+++ Extract provided

Percona Monthly Bug Report: February/March 2024

by Aaditya Dubey

At Percona, we operate on the premise that full transparency makes a product better. We strive to build the best open-source database products, but also to help you manage any issues that arise in any of the databases that we support. And, in true open-source form, report back on any issues or bugs you might encounter along the way.

We constantly update our bug reports and monitor other boards to ensure we have the latest information, but we wanted to make it a little easier for you to keep track of the most critical ones. This post is a central place to get information on the most noteworthy open and recently resolved bugs.

In this edition of our bug report, we have the following list of bugs,

Percona Server/MySQL Bugs

PS-9092: A query over an InnoDB table that uses a backward scan over the index occasionally might return incorrect/incomplete results when changes to the table (for example, DELETEs in another or even the same connection followed by asynchronous purge) cause concurrent B-tree page merges.

++++++

● **Task details**
Reproduce the passage of the Percona bug report above between "At Percona, we" and "recently resolved bugs.", inclusive.

+++ Data records

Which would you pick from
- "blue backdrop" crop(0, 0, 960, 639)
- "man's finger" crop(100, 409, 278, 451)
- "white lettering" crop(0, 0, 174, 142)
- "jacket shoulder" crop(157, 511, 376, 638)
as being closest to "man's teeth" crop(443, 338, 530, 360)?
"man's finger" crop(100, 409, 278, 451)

++++++

● **The output**
At Percona, we operate on the premise that full transparency makes a product better. We strive to build the best open-source database products, but also to help you manage any issues that arise in any of the databases that we support. And, in true open-source form, report back on any issues or bugs you might encounter along the way.

We constantly update our bug reports and monitor other boards to ensure we have the latest information, but we wanted to make it a little easier for you to keep track of the most critical ones. This post is a central place to get information on the most noteworthy open and recently resolved bugs.